Auf ein unauffälliges Handzeichen ihrer Schwester, pirschte Svea sich langsam, so nah wie möglich an den, schon wieder schlafenden Dúnac heran.
Wie eine Harpune schoss ihr Arm hervor und schloss sich um den Leib der kleinen Kreatur. Für einen Moment glaubte Svea, den Dúnac überwältigt zuhaben, doch dieser gab sich nicht so leicht geschlagen. Flink wand er sich aus Sveas hohler Hand heraus und glitt auf sanften Schwingen hinüber zur Wohnungstür.
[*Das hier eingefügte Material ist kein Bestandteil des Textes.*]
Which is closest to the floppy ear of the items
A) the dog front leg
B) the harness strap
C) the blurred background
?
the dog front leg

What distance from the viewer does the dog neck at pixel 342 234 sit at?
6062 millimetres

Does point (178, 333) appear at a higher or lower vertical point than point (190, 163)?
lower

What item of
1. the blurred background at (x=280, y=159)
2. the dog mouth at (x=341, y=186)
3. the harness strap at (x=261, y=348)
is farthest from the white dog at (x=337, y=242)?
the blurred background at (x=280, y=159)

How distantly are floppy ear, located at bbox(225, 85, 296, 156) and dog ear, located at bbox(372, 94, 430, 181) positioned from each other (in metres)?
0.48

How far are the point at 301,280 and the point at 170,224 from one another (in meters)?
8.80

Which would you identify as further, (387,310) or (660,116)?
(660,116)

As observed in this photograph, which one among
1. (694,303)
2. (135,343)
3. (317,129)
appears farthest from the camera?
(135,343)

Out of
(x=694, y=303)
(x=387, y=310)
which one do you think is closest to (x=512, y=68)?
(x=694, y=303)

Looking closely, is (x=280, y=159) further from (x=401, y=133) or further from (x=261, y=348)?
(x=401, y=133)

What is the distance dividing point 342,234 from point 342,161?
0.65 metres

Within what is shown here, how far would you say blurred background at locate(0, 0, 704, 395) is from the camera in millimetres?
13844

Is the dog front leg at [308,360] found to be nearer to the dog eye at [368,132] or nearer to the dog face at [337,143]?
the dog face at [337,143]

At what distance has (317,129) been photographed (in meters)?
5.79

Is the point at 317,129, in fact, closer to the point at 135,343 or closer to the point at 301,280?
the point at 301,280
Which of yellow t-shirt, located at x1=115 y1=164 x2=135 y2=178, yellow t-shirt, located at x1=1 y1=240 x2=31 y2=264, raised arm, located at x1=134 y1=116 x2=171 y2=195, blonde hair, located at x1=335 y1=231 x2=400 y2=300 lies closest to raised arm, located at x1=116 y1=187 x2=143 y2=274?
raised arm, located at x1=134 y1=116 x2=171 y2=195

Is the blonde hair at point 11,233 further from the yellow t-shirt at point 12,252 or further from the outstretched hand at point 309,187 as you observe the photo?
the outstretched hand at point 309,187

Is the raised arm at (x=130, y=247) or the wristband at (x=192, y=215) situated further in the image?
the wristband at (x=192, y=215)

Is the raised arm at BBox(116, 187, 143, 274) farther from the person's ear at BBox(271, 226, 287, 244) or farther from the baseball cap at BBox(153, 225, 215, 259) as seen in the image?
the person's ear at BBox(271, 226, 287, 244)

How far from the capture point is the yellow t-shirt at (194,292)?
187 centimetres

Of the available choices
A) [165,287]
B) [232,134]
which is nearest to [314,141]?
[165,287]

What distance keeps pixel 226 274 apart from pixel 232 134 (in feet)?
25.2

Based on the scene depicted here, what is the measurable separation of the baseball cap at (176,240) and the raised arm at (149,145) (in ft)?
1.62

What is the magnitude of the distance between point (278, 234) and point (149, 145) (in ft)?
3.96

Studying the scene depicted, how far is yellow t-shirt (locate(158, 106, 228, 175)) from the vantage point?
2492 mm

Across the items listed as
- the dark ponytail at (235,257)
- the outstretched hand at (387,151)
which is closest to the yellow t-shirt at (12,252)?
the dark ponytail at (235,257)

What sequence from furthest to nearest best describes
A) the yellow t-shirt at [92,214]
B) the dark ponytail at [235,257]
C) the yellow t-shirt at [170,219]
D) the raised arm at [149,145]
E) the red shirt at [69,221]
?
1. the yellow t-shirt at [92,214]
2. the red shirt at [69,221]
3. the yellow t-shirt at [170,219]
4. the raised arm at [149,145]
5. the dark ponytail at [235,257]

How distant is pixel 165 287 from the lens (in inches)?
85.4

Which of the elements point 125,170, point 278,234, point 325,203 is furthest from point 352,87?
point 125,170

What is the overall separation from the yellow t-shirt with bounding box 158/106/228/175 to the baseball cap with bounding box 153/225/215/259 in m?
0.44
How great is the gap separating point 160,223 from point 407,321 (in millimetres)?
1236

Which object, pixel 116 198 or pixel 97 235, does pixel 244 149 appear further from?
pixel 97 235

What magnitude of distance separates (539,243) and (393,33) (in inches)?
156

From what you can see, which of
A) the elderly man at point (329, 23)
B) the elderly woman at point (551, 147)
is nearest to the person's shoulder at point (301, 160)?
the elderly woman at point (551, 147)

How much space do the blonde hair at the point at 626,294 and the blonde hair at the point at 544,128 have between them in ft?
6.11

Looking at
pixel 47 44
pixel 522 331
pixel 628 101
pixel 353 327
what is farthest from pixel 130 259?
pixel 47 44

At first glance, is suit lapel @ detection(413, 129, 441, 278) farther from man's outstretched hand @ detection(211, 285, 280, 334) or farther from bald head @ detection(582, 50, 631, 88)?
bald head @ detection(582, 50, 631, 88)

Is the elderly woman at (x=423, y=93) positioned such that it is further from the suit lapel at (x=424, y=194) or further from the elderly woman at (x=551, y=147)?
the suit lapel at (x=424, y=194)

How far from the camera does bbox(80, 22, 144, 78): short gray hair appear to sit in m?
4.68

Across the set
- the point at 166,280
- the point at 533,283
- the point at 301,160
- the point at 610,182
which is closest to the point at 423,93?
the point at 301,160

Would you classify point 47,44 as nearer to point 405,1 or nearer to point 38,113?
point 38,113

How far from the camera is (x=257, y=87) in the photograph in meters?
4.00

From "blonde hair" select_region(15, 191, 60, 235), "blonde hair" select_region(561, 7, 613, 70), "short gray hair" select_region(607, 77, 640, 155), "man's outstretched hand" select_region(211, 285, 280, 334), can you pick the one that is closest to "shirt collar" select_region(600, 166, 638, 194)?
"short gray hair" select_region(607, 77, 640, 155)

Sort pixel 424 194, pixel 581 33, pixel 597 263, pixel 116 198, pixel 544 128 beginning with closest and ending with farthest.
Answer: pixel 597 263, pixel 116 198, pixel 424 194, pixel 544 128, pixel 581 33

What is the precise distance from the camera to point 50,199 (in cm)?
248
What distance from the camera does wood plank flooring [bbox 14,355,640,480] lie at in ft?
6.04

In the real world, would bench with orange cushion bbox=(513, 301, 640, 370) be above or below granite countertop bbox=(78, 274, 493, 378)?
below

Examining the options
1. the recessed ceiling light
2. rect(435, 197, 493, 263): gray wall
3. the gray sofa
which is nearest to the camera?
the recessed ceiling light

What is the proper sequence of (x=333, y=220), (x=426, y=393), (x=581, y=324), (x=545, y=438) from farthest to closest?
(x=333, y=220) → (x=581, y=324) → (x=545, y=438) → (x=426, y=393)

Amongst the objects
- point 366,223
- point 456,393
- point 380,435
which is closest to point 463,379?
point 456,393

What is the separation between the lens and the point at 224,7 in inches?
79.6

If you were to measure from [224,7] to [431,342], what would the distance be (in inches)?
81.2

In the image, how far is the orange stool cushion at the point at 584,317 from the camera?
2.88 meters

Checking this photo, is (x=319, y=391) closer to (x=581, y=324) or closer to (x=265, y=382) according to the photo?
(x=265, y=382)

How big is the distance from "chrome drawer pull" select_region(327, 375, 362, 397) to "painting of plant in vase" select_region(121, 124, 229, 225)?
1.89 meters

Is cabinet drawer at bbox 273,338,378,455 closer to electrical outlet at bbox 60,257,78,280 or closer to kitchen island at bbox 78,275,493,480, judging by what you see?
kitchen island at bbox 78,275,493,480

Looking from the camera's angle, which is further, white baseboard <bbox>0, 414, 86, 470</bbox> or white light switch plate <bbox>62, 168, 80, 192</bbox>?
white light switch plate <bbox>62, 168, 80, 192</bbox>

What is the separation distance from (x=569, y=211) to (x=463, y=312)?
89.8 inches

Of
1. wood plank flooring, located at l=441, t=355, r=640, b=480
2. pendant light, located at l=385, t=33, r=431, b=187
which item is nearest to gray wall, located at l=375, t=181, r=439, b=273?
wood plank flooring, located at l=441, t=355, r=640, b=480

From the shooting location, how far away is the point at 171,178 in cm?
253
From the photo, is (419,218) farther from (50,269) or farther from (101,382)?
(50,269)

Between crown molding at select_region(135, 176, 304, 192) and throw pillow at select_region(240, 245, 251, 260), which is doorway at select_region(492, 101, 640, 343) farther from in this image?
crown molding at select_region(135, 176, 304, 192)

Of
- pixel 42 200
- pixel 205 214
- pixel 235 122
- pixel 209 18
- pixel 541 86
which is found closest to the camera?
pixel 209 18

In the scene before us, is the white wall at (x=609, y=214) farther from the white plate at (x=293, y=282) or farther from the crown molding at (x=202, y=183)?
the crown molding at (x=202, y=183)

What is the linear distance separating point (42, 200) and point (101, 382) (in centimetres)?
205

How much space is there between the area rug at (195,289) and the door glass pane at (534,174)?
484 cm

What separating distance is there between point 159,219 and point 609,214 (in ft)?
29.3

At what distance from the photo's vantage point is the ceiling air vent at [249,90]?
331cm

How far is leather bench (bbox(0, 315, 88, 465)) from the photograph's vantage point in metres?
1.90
Svea stürzte ihm nach, sprang und hangelte sich bis zu ihm vor und erreichte ebenfalls, jedoch außer Atem, die Tür. Der Dúnac, welcher es sich auf dem Türrahmen bequem gemacht hatte, betrachtete Svea nur gelangweilt, während sie japsend und schnaufend versuchte, ihn mit der Hand von dort oben hinunter zukehren. Umso überraschter war das Mädchen, als er sich plötzlich aufrichtete, an den Rand des Rahmens trat und direkt in ihre, vor Verwunderung, ausgebreiteten Arme fallen ließ. Nur für einen kurzen Moment betrachtete sie das Wesen in ihren Armen verständnislos, dann drehte sie sich auch schon um und lief, um den Küchentisch herum, auf Ána zu, die sich bereits eine große Dose geschnappt hatte und sie offen in ihre Richtung hielt. Svea ließ den Dúnac hineingleiten und nur Sekundenbruchteile später, war die Dose fest von einem Deckel verschlossen. Mit einem Messer bohrte Svea, noch immer außer Atem ein paar Löcher in die Dose und ließ sich dann neben Ána auf einen Küchenstuhl sinken. 

"Lass uns so schnell wie möglich zu diesem Laden aufbrechen, ich möchte ihn ungern da drin behalten", murmelte Svea und betrachtete die Dose vor ihrer Nase eingehend. Ána nickte nachdenklich. "Aber findest du es nicht auch merkwürdig, dass sich die Dose noch kein einziges Mal bewegt hat?"